[Excerpts from a spatial dataset]
+ + + + + + +
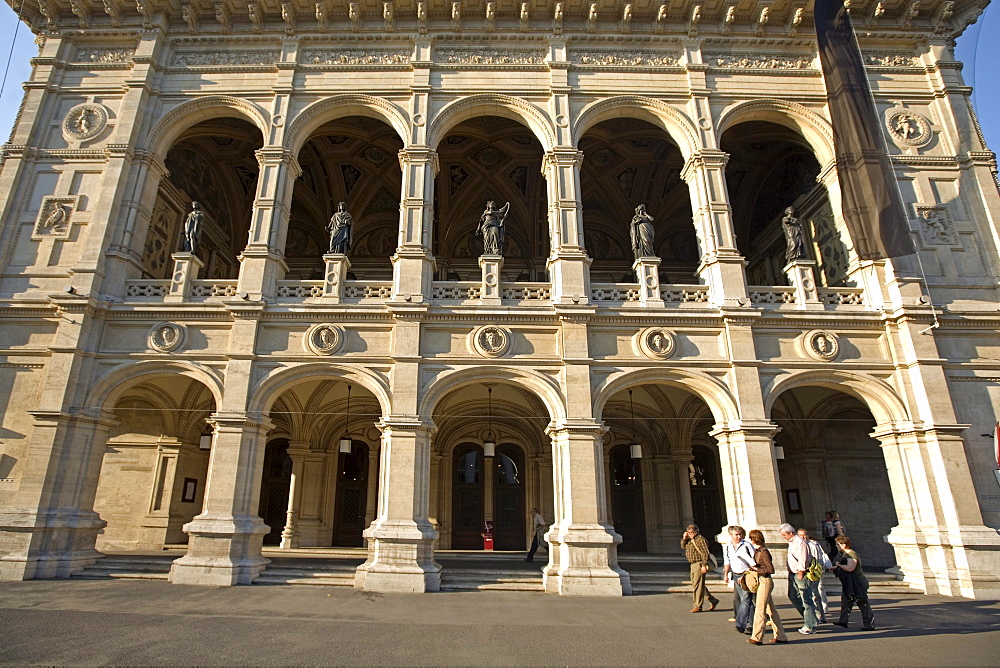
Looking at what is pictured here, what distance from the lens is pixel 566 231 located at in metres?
13.4

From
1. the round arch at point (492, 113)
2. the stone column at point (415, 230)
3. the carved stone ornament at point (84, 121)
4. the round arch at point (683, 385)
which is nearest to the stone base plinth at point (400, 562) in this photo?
the round arch at point (683, 385)

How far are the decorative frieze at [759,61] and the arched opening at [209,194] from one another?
13342mm

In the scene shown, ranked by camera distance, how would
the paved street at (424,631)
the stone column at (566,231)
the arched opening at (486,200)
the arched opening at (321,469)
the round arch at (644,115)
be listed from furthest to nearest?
1. the arched opening at (486,200)
2. the arched opening at (321,469)
3. the round arch at (644,115)
4. the stone column at (566,231)
5. the paved street at (424,631)

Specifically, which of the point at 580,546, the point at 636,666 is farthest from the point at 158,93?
the point at 636,666

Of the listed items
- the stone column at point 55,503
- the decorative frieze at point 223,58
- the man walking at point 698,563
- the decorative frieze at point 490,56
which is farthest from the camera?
the decorative frieze at point 223,58

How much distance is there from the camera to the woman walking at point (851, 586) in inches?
314

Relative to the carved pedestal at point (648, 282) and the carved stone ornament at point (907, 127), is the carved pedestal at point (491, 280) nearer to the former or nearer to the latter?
the carved pedestal at point (648, 282)

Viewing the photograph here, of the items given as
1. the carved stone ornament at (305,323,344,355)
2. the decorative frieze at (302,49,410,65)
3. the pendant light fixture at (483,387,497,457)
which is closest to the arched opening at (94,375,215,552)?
the carved stone ornament at (305,323,344,355)

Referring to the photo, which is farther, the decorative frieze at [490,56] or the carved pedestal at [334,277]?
the decorative frieze at [490,56]

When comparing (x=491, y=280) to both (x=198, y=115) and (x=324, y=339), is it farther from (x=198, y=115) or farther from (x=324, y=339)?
(x=198, y=115)

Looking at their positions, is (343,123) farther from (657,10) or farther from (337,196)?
(657,10)

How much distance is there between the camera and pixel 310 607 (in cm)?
890

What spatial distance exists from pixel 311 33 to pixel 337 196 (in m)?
5.49

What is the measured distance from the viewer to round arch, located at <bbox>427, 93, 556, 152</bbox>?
A: 14383 mm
+ + + + + + +
Stated task:
Change "distance" to "separation" throughout the stretch from the line containing "When comparing (x=491, y=280)" through the end of the records, leaving everything else unchanged. Give only those lines.

Written answer:
When comparing (x=491, y=280) to both (x=198, y=115) and (x=324, y=339), is it farther from (x=198, y=115) or farther from (x=324, y=339)?
(x=198, y=115)

Looking at their positions, is (343,123) farther from (657,10) or farther from (337,196)?
(657,10)

How much separation is there between the camera and pixel 310 607 (in cm)?
890

What spatial separation exists from pixel 311 33 to pixel 337 196 (in m)?
5.49

What is the measured separation from the viewer to round arch, located at <bbox>427, 93, 556, 152</bbox>?
A: 14383 mm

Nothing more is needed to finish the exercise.